▸ Page extract
We recorded our most recent album, ‘Doubtlands’ in my living room, so without including my home... Post Electric Studios are really nice, loads of amazing gear and Rod was excellent to work with. Mark Morrow was also brilliant to work with, all up and coming bands should check him out immediately!

What are your favourite festivals to play at?
We’ve been lucky enough to play at a few. T in the Park was an experience I’ll never forget, we played on its last ever year (no correlation I promise) which also happened to be my 10th consecutive year of going! We’ve also had great times playing at Belladrum up near Inverness and a great multi-venue festival in Stockton-on-Tees called Songs From Northern Britain!

What’s your personal favourite song you’ve released (or are about to release!)?
I really love a song called ‘Stairwell Songs’ which is towards the end of ‘Doubtlands’. It’s built on layered saxophone drones, features the vocals of our pal Emily Atkinson of Fourth Daughter and manages to reference Harry Dean Stanton which I’m very proud of.

If you could only listen to one artist for the rest of your life – excluding yourselves – who would you pick?
Morrissey. It’s really no contest. I could make an argument for the Dutch pianist Joep Beving though; classical music can match any mood, which might be useful for the rest of my life...

How do you promote yourselves? Is there any method you’ve found that has worked particularly well?
It’s just a matter of using all the evil social media platforms which are available. I long for the days my dad describes of music papers and going to shows because you saw the poster. But, hey, they’re dead it seems. I just try and get my personality across and engage with people who like our music.

I think the whole marketing, playlisting aspect of music today is really ripping the art out, which is a shame.

What’s next for you? Any gigs or releases coming up?
We’ve just released our third LP, ‘Doubtlands’, on Last Night From Glasgow. We’ll have a follow up single out in the world at some point I’m sure... no shows lined up just yet. Lockdown has been a great time for creativity, in my experience, so I’ve got a few more albums written. There’ll be more Mt. Doubt to come!

▸ Rows
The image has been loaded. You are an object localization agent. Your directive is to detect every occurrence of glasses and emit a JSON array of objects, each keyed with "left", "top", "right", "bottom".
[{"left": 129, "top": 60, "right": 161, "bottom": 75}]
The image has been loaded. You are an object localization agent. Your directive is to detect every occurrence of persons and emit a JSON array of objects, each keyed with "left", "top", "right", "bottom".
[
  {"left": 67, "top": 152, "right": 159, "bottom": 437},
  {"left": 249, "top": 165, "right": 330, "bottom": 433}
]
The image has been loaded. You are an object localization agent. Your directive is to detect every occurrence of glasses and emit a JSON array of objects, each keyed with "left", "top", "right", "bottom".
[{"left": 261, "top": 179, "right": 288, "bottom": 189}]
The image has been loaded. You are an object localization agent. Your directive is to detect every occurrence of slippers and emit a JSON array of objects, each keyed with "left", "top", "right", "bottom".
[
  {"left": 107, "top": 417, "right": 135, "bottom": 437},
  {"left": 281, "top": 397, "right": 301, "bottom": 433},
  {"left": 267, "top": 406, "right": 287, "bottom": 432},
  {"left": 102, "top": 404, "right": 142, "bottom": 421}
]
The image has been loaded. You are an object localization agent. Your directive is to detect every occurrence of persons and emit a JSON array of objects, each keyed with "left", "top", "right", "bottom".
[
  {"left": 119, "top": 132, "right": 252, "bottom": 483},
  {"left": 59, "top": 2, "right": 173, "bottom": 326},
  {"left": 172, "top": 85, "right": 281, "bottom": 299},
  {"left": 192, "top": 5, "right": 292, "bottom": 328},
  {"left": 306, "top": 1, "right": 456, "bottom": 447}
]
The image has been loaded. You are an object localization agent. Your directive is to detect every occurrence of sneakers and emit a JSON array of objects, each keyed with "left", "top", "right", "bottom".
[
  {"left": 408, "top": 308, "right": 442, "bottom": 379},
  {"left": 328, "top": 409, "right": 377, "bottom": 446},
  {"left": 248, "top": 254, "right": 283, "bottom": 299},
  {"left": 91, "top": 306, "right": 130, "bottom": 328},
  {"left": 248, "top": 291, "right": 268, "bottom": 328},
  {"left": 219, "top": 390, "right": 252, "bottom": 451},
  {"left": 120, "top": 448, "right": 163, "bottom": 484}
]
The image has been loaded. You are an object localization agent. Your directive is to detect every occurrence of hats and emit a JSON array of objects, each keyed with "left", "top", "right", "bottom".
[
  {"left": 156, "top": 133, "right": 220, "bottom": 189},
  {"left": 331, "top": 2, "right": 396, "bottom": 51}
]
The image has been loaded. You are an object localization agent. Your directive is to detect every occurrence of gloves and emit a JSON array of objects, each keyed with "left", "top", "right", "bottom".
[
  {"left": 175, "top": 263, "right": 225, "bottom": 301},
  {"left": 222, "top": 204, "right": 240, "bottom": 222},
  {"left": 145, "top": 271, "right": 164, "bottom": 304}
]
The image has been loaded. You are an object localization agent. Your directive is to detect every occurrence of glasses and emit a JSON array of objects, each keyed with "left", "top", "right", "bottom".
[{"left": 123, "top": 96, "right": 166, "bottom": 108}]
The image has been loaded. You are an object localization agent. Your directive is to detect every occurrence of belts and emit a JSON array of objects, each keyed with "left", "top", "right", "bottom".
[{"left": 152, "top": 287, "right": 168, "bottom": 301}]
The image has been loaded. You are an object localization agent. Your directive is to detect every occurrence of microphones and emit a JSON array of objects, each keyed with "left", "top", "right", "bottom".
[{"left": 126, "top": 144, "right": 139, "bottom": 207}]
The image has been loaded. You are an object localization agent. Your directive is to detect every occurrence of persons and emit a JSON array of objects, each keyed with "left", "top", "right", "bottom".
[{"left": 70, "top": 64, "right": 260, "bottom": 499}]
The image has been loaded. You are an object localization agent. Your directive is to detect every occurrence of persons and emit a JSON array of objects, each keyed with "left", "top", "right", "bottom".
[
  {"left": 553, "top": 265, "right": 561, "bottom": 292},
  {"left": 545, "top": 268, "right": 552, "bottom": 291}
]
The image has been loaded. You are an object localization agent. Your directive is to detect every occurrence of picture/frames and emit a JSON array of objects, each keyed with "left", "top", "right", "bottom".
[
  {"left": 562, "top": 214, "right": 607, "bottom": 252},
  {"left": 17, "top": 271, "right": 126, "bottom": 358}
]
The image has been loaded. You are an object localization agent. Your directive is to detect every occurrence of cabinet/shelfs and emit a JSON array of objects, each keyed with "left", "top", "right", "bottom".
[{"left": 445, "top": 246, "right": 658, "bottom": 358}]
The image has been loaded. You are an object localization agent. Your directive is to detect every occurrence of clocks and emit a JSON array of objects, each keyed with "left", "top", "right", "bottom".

▸ Set task
From the band interview above, set down the passage word for word. Begin with "How do you promote" and stop after "releases coming up?".

▸ Exercise output
How do you promote yourselves? Is there any method you’ve found that has worked particularly well?
It’s just a matter of using all the evil social media platforms which are available. I long for the days my dad describes of music papers and going to shows because you saw the poster. But, hey, they’re dead it seems. I just try and get my personality across and engage with people who like our music.

I think the whole marketing, playlisting aspect of music today is really ripping the art out, which is a shame.

What’s next for you? Any gigs or releases coming up?